Topological Routing in DC

Authors

Sergio Leon Gaixas (@gaixas1) - Universitat Politècnica de Catalunya (ES)

Scenario description

In this tutorial, we show how to configure and use topological routing and forwarding policies for datacenter. In special, we show how to work with the Groups Rules and Exceptions forwarding policies (GRE family) and both distributed and centralized routing.

The scenario used in this tutorial can be found under the folder “/examples/Tutorials/Topological_DC_Routing”, and is composed by the following files:

net.ned: Network description.
omnet.ini: Network and overall configuration.
shimqoscube.xml: QoSCubes definition for shim-DIFs.
qoscube.xml: QoSCubes definition for upper DIFs.
shimconnectionset[Central].xml: Definition of preconfigured flows.
qosreq.xml: QoS requirements of preconfigured flows.

· · · · ·

[Aim]: Retype the stretch of the datacenter routing tutorial that opens with the words "The scenario used" and closes with "and overall configuration.", word for word.

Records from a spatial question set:
· · · · ·

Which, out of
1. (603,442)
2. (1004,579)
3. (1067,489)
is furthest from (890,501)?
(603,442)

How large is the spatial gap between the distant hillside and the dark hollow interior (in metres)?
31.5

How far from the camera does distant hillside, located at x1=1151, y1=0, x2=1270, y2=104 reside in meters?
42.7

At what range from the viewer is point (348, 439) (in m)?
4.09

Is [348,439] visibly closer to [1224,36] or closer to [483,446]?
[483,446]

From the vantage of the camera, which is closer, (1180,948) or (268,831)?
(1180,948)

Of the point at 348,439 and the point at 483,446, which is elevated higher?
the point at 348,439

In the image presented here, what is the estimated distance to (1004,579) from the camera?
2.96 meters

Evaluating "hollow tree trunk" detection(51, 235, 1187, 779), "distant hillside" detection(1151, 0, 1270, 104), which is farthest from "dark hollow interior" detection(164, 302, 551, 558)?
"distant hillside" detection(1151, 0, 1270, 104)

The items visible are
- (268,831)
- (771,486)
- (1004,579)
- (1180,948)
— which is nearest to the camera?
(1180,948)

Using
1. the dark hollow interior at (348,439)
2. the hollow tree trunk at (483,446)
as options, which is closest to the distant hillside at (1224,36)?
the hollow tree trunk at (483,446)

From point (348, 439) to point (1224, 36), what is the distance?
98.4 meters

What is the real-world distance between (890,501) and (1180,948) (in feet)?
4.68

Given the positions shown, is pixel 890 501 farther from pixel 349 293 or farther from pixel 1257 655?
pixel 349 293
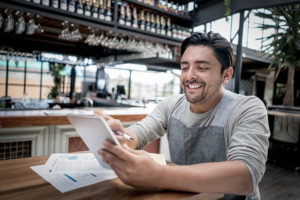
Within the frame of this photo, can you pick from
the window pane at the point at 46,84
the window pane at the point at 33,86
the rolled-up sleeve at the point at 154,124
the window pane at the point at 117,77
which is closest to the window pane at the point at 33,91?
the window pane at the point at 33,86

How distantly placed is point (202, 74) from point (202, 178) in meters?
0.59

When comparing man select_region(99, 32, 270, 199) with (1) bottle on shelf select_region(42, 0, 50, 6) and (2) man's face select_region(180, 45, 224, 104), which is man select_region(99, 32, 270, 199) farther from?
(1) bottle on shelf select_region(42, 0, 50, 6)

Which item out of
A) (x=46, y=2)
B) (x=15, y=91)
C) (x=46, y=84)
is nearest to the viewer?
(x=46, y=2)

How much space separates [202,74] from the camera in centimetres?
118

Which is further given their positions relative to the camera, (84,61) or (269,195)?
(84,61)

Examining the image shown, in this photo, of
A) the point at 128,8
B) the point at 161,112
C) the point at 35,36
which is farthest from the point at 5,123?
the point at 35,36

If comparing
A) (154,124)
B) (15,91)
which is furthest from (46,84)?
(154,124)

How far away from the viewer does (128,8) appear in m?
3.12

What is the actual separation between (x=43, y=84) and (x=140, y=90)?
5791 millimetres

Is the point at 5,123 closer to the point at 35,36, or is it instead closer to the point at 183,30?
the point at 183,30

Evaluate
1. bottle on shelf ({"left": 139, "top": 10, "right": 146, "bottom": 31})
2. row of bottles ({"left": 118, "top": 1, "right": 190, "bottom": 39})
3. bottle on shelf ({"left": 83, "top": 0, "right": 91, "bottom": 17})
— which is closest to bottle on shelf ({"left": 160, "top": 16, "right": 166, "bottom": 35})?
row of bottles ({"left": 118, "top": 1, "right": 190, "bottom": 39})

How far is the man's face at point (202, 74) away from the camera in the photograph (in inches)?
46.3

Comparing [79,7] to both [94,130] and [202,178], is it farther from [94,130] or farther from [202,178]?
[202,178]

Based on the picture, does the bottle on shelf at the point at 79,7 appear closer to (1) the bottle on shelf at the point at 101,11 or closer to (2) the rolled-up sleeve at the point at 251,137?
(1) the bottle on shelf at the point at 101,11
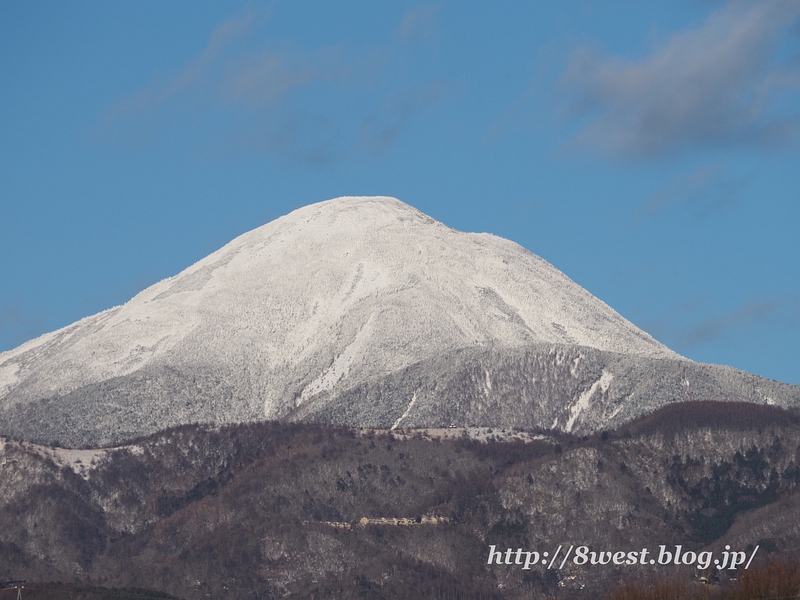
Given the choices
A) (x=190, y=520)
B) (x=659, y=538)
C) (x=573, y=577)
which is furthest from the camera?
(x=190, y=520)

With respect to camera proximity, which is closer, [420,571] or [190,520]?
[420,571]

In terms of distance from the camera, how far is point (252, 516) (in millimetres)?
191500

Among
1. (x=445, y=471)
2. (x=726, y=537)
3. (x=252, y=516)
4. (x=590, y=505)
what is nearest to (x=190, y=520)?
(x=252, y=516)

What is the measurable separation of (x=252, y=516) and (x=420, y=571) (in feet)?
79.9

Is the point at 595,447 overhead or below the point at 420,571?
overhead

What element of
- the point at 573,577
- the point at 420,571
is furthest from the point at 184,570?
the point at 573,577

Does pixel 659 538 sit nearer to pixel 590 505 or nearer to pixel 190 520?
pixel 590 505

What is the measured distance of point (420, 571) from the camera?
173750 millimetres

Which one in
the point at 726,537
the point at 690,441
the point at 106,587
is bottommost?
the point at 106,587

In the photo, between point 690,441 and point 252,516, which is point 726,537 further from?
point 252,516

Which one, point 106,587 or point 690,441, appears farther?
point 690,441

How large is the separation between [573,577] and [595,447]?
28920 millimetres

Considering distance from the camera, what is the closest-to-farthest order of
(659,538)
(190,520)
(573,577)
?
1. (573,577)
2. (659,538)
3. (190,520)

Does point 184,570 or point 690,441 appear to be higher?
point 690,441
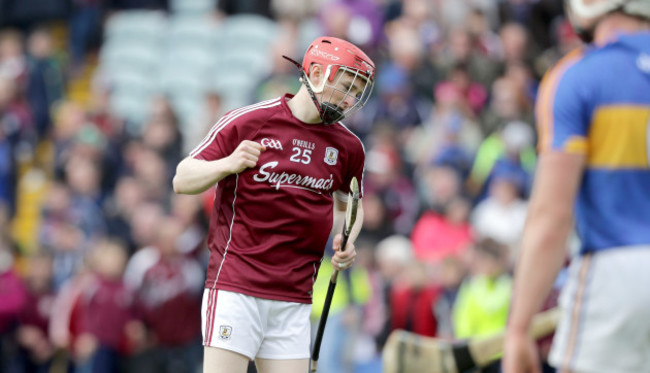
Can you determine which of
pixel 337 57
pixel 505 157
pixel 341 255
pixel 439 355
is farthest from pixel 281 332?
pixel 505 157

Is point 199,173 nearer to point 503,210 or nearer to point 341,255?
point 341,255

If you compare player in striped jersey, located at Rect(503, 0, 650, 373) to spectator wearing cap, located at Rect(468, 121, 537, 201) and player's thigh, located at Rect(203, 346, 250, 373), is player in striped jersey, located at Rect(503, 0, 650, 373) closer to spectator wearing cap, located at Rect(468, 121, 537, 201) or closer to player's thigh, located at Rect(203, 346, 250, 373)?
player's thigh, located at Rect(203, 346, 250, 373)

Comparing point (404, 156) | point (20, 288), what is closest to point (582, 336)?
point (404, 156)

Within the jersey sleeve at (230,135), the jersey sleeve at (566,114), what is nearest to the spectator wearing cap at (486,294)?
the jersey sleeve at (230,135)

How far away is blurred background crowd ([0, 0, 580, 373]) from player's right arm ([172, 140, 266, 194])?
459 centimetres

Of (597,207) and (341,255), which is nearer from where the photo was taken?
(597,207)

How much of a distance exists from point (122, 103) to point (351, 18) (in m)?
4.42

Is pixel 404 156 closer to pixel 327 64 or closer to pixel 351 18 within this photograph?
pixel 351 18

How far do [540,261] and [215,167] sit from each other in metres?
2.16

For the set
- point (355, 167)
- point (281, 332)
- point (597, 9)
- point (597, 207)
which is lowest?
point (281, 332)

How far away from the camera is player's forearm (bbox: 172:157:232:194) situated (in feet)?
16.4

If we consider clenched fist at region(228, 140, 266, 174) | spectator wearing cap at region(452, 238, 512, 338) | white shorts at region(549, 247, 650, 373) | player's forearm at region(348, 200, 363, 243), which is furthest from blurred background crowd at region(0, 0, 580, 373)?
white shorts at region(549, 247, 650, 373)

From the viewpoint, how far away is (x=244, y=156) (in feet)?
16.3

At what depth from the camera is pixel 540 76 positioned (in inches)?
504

· · · · ·

[The response]:
The scenario used in this tutorial can be found under the folder “/examples/Tutorials/Topological_DC_Routing”, and is composed by the following files:

net.ned: Network description.
omnet.ini: Network and overall configuration.